**Task directions:** Copy the records word for word, from the line that contains "As seen in this" through the final line of the records, with both of those lines included.

>>>

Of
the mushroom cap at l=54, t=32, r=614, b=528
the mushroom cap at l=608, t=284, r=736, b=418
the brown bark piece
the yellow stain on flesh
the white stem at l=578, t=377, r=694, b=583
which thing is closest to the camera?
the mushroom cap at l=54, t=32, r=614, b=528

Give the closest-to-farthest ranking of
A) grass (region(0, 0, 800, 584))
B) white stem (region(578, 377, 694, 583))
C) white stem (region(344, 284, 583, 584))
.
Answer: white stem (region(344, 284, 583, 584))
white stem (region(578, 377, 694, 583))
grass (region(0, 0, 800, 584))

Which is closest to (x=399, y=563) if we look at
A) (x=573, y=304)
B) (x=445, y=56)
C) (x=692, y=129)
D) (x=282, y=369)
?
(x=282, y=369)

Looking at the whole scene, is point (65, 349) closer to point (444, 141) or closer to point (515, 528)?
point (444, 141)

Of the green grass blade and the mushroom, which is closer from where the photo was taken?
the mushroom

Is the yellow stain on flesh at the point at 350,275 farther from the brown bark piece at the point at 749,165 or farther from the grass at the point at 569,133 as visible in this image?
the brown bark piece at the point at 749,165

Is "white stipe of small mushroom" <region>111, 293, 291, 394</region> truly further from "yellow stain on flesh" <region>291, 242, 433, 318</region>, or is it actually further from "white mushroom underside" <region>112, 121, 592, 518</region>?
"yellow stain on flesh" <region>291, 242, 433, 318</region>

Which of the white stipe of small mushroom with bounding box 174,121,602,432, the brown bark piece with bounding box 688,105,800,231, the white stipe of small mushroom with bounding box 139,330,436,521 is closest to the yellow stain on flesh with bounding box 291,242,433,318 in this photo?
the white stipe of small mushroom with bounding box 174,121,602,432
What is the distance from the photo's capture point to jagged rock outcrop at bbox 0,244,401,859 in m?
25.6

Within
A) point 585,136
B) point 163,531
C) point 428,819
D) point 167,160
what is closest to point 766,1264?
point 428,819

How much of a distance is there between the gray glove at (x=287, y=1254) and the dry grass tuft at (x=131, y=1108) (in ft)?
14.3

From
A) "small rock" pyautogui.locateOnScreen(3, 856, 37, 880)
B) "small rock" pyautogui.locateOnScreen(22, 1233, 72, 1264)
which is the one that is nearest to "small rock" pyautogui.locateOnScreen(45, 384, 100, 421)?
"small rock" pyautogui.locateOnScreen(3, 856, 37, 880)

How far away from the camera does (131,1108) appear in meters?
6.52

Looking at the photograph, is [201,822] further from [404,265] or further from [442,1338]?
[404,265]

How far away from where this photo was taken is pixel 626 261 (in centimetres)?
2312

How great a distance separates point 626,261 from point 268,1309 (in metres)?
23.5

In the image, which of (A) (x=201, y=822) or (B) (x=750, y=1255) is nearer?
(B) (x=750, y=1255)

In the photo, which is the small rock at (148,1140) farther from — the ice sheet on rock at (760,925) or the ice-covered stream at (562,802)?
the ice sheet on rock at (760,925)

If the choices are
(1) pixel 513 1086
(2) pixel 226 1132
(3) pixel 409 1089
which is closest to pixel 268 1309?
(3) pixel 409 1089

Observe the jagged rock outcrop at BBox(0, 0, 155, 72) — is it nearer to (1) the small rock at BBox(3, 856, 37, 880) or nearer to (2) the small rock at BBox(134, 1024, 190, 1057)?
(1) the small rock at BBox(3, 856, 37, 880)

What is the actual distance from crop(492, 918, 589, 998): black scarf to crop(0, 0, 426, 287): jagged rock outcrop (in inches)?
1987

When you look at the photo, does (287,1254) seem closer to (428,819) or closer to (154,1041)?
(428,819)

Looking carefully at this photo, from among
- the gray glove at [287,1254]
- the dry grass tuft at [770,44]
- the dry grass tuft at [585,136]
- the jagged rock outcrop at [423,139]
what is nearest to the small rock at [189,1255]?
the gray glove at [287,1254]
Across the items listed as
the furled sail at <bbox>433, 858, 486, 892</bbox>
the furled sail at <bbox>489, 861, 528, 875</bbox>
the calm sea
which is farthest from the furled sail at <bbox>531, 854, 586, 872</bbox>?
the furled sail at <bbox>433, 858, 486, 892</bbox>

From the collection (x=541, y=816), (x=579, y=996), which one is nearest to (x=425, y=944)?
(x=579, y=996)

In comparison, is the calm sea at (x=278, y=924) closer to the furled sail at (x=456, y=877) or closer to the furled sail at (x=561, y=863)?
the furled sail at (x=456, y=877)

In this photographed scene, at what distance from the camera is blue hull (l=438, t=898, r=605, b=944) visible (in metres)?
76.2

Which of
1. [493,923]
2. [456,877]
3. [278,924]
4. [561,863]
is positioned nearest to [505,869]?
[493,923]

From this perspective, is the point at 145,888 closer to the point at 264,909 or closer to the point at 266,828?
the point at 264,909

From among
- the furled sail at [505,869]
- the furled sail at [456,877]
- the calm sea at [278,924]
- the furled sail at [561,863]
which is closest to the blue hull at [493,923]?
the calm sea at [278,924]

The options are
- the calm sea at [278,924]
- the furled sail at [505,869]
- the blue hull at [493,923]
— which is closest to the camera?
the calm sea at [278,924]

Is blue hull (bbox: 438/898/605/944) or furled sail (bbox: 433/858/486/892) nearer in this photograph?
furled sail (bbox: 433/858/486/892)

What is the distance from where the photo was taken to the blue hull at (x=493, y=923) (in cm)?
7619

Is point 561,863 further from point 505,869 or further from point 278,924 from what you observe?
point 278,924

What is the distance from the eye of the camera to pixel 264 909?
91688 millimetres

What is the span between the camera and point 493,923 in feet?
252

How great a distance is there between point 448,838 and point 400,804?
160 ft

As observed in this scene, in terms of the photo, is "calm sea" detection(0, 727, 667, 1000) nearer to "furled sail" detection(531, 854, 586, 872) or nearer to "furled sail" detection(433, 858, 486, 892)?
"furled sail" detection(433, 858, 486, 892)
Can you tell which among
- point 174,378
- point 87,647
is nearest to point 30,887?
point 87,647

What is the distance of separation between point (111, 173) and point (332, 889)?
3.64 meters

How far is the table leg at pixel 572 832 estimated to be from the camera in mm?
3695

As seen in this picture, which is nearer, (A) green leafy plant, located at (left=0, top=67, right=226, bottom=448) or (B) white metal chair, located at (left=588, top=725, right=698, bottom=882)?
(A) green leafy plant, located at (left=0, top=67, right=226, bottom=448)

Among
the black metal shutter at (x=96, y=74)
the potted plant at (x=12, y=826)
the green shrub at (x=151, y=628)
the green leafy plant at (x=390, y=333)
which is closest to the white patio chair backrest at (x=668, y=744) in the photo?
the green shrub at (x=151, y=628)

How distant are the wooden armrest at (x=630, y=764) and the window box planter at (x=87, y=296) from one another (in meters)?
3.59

<<<

**Completed task:**
As seen in this picture, which is nearer, (A) green leafy plant, located at (left=0, top=67, right=226, bottom=448) or (B) white metal chair, located at (left=588, top=725, right=698, bottom=882)?
(A) green leafy plant, located at (left=0, top=67, right=226, bottom=448)

Among
the black metal shutter at (x=96, y=74)
the potted plant at (x=12, y=826)
the green shrub at (x=151, y=628)
the green leafy plant at (x=390, y=333)
which is closest to the white patio chair backrest at (x=668, y=744) in the photo?
the green shrub at (x=151, y=628)

How distant are the wooden armrest at (x=630, y=764) and the window box planter at (x=87, y=296) from one another (in meters)?
3.59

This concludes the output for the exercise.